## EXERCISE PROMPT
Every entry that follows needs to be repeated exactly.

## PROVIDED MATERIAL
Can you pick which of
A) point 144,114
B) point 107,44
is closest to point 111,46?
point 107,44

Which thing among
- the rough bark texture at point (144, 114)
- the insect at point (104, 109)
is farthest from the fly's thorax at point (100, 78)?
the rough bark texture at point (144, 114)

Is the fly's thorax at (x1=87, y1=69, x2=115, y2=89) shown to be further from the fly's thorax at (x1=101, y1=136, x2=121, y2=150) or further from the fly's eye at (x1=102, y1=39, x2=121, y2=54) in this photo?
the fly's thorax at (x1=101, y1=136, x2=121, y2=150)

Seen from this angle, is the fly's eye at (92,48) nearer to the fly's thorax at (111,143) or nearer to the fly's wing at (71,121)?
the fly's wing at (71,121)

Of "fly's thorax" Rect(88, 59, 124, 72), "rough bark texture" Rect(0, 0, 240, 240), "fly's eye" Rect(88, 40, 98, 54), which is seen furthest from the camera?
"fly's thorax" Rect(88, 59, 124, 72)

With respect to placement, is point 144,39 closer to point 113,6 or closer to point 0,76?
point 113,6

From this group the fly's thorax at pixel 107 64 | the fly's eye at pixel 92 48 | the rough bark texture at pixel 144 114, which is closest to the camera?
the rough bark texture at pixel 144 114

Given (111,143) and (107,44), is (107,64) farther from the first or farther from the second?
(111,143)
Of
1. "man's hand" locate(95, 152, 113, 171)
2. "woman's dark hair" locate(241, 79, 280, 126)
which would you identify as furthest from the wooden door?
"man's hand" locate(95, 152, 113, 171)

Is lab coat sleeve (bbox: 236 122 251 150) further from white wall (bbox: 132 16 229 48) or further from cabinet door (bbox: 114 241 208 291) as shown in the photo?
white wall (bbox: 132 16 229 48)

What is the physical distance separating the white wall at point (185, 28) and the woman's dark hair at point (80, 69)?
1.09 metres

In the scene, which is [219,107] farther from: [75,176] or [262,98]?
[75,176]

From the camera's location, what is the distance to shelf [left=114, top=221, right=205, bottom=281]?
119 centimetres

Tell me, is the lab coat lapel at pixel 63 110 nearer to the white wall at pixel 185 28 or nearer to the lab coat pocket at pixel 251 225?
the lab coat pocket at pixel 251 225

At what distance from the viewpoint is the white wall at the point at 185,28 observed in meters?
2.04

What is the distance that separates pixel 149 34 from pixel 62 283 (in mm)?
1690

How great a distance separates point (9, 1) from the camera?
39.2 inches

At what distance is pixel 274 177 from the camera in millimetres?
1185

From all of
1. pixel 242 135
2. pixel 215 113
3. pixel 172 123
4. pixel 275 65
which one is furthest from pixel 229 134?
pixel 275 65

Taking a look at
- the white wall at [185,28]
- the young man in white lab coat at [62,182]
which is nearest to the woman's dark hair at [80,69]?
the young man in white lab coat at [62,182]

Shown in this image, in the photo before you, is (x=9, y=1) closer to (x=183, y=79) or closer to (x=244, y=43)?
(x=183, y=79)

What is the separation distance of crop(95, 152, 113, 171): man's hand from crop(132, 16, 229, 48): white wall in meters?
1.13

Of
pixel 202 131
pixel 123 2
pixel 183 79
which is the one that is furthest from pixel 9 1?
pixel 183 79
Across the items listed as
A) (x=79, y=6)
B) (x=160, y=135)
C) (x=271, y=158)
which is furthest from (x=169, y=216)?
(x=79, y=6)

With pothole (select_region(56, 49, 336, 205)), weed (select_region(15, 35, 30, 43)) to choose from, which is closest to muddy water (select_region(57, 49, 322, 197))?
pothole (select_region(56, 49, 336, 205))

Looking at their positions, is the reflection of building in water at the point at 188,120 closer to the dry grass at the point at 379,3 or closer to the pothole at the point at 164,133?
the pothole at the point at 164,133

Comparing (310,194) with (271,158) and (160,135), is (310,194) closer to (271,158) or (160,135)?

## WRITTEN RESPONSE
Can you pick which of
A) point 144,114
B) point 107,44
is closest to point 111,46?
point 107,44

Which thing among
- the rough bark texture at point (144, 114)
- the insect at point (104, 109)
is farthest from the fly's thorax at point (100, 78)?
the rough bark texture at point (144, 114)

Is the fly's thorax at (x1=87, y1=69, x2=115, y2=89) shown to be further from the fly's thorax at (x1=101, y1=136, x2=121, y2=150) or further from the fly's eye at (x1=102, y1=39, x2=121, y2=54) in this photo?
the fly's thorax at (x1=101, y1=136, x2=121, y2=150)

Seen from this angle, is the fly's eye at (92,48) nearer to the fly's thorax at (111,143) or nearer to the fly's wing at (71,121)?
the fly's wing at (71,121)

Of "fly's thorax" Rect(88, 59, 124, 72), "rough bark texture" Rect(0, 0, 240, 240), "fly's eye" Rect(88, 40, 98, 54), which is seen furthest from the camera?
"fly's thorax" Rect(88, 59, 124, 72)

With respect to placement, is point 144,39 closer to point 113,6 or closer to point 0,76?
point 113,6

From this group the fly's thorax at pixel 107 64 | the fly's eye at pixel 92 48 | the rough bark texture at pixel 144 114, which is closest to the camera?
the rough bark texture at pixel 144 114

Given (111,143) and (107,44), is (107,64) farther from the first or farther from the second?
(111,143)
Of
1. "man's hand" locate(95, 152, 113, 171)
2. "woman's dark hair" locate(241, 79, 280, 126)
which would you identify as furthest from the wooden door?
"man's hand" locate(95, 152, 113, 171)

Is lab coat sleeve (bbox: 236 122 251 150) further from white wall (bbox: 132 16 229 48) or further from cabinet door (bbox: 114 241 208 291) as shown in the photo?
white wall (bbox: 132 16 229 48)

What is the physical distance separating the white wall at point (185, 28) and the woman's dark hair at point (80, 69)?
1.09 metres

In the scene, which is [219,107] farther from: [75,176] or [262,98]?
[75,176]

From the camera's location, what is the distance to shelf [left=114, top=221, right=205, bottom=281]?
119 centimetres

Tell me, is the lab coat lapel at pixel 63 110 nearer to the white wall at pixel 185 28 or nearer to the lab coat pocket at pixel 251 225?
the lab coat pocket at pixel 251 225

At what distance from the viewpoint is the white wall at the point at 185,28 observed in meters?
2.04

What is the distance that separates pixel 149 34 from pixel 62 283 (in mm)?
1690

How great a distance separates point (9, 1) from the camera?
39.2 inches

At what distance is pixel 274 177 from the camera in millimetres?
1185

From all of
1. pixel 242 135
2. pixel 215 113
3. pixel 172 123
4. pixel 275 65
which one is furthest from pixel 229 134?
pixel 275 65

Taking a look at
- the white wall at [185,28]
- the young man in white lab coat at [62,182]
which is nearest to the woman's dark hair at [80,69]?
the young man in white lab coat at [62,182]

Shown in this image, in the photo before you, is (x=9, y=1) closer to (x=183, y=79) or closer to (x=244, y=43)?
(x=183, y=79)

What is the separation distance of crop(95, 152, 113, 171): man's hand from crop(132, 16, 229, 48): white wall in meters?
1.13

Of
pixel 202 131
pixel 123 2
pixel 183 79
which is the one that is furthest from pixel 9 1?
pixel 183 79
Across the items listed as
A) (x=79, y=6)
B) (x=160, y=135)
C) (x=271, y=158)
which is furthest from (x=169, y=216)?
(x=79, y=6)

With pothole (select_region(56, 49, 336, 205)), weed (select_region(15, 35, 30, 43)) to choose from, which is closest to muddy water (select_region(57, 49, 322, 197))?
pothole (select_region(56, 49, 336, 205))

Looking at their positions, is the reflection of building in water at the point at 188,120 closer to the dry grass at the point at 379,3 or closer to the pothole at the point at 164,133?
the pothole at the point at 164,133

Comparing (310,194) with (271,158) and (160,135), is (310,194) closer to (271,158) or (160,135)?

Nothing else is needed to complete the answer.